QUESTIONS TO ANSWER>
• a. According to the linear attention page, how many random features does Performer typically use?
• b. Copy out the linear attention page word for word from "Interactive Linear Attention" up to and including "computing it explicitly.".

SELECTED PASSAGE>
Skip to main content

Linear Attention Approximations

Explore linear complexity attention mechanisms including Performer, Linformer, and other efficient transformers that scale to very long sequences.

Linear Attention: From O(n²) to O(n)

Linear attention approximations break the quadratic complexity barrier of self-attention, enabling transformers to process sequences with millions of tokens while maintaining reasonable quality.

Interactive Linear Attention Explorer

Compare different linear attention methods and their trade-offs:

The Linearization Problem

Standard attention has quadratic complexity:

Attention(Q,K,V) = softmax(QKT√(d))V

The bottleneck is the n × n attention matrix. Linear methods approximate or avoid computing it explicitly.

Major Linear Attention Methods

1. Performer (FAVOR+)

Key Idea: Approximate softmax kernel using random Fourier features

Architecture:

  • Use random projection matrix for feature mapping
  • Orthogonal or Gaussian random features
  • FAVOR+ algorithm for positive random features

Core Steps:

  1. Create random projection matrix (orthogonal preferred)
  2. Project Q and K to random feature space: φ(Q), φ(K)
  3. Apply feature map (ReLU + small constant for positivity)
  4. Compute using associative property: φ(Q) @ (φ(K)^T @ V) instead of (φ(Q) @ φ(K)^T) @ V
  5. Normalize with sum of K features

Complexity: O(nkd) where k = number of random features (typically 256)

2. Linformer

Key Idea: Attention is approximately low-rank, so project K,V to smaller dimension

Architecture:

  • Learnable projection matrices E and F
  • Project sequence length dimension from n → k
  • Apply standard attention in lower-dimensional space

Core Steps:

  1. Compute Q, K, V normally
  2. Project K using E: K' = E × K (reduces seq_len from n to k)
  3. Project V using F: V' = F × V (reduces seq_len from n to k)
  4. Compute attention: softmax(Q × K'^T / √d_k) × V'
  5. Output has original sequence length n

Complexity: O(nkd) where k = projection dimension (typically 256-512)

3. Linear Transformer

Key Idea: Simple kernel trick with φ(x) = elu(x) + 1 feature map

Architecture:

  • Minimal changes to standard attention
  • Use ELU activation + 1 as feature map
  • Leverages associative property of matrix multiplication

Core Steps:

  1. Compute Q, K, V normally
  2. Apply feature map: φ(Q) = elu(Q) + 1, φ(K) = elu(K) + 1
  3. Non-causal: Compute KV = φ(K)^T @ V, then output = φ(Q) @ KV
  4. Causal: Use cumulative sum trick for O(1) per-token generation
  5. Normalize by sum of K features

Complexity: O(nd²) where d = head_dim

Special Feature: Causal masking with constant-time decoding via cumulative sums

4. Cosformer

Key Idea: Decompose attention using cosine basis functions

Architecture:

  • Apply cosine-based reweighting to Q and K
  • Use position-dependent weights
  • Combines benefits of positional encoding with linear complexity

Core Steps:

  1. Pre-compute cosine weights: cos(πi/2n) for position i
  2. Apply weights to Q and K
  3. Use linear attention mechanism on weighted features
  4. Normalize output

Complexity: O(nd log n) due to cosine computation

Benefit: Better captures positional information than simple feature maps

Comparison of Methods

MethodKernel φ(x)TimeMemoryQualityKey Idea
PerformerRandom FourierO(nkd)O(nk)95%FAVOR+ algorithm
LinformerLow-rank projectionO(nkd)O(kd)92%Attention is low-rank
Linearelu(x) + 1O(nd²)O(d²)90%Simple feature map
CosformerCosine reweightingO(nd log n)O(nd)93%Decomposition
Flash*Exact softmaxO(n²d)O(n)100%IO-aware

*Flash is not linear but achieves linear memory through tiling.

INFORMATION SHOWN>
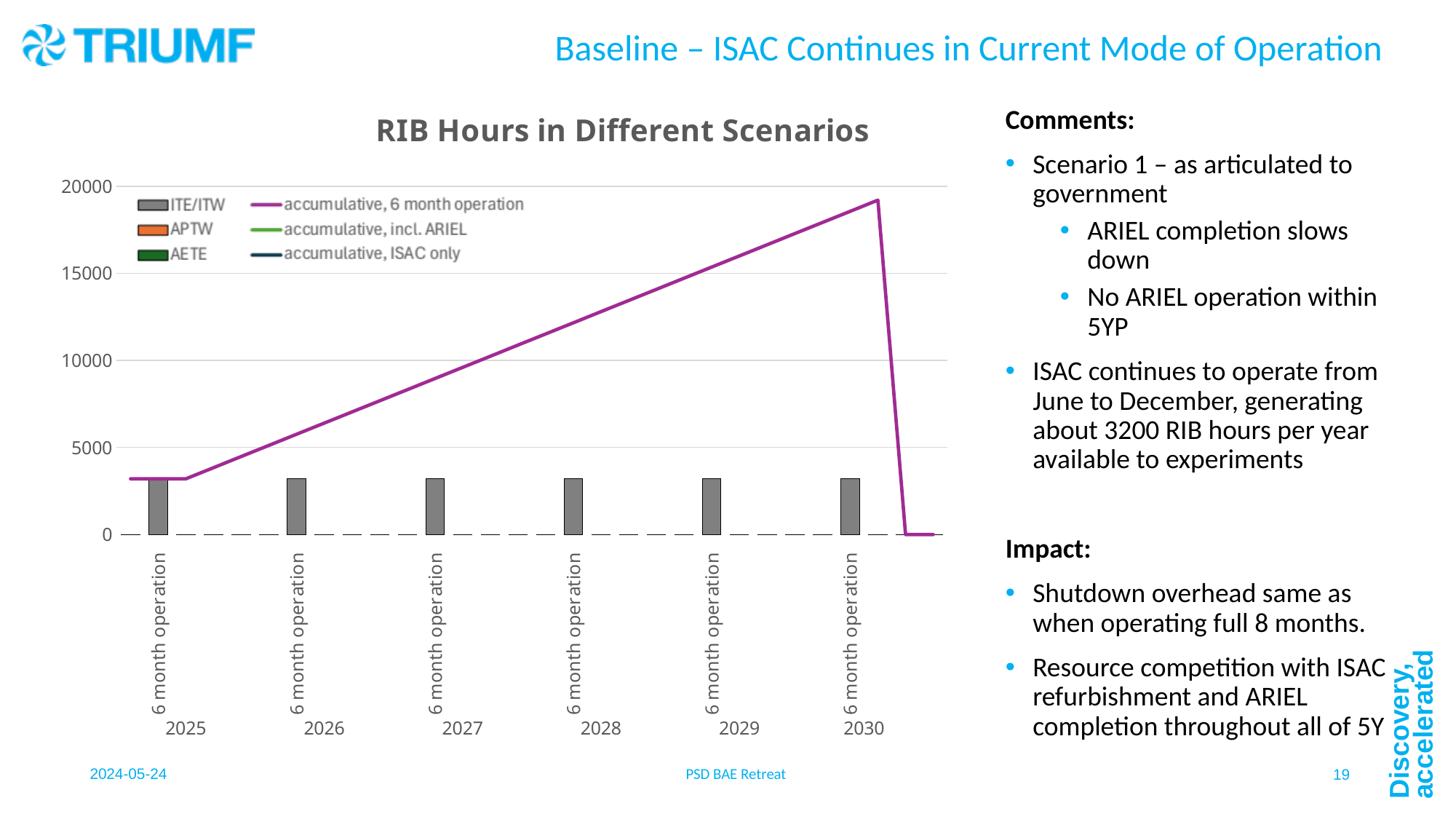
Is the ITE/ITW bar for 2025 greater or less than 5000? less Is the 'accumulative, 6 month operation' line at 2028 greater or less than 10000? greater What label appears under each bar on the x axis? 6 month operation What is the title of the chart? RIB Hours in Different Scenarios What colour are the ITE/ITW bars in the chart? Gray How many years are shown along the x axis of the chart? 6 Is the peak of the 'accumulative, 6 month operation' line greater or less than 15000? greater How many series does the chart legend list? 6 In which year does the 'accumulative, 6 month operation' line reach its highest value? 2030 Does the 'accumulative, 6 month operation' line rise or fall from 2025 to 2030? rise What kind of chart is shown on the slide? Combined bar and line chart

SOLUTIONS BY TASK>
• a. 256

• b.
Interactive Linear Attention Explorer

Compare different linear attention methods and their trade-offs:

The Linearization Problem

Standard attention has quadratic complexity:

Attention(Q,K,V) = softmax(QKT√(d))V

The bottleneck is the n × n attention matrix. Linear methods approximate or avoid computing it explicitly.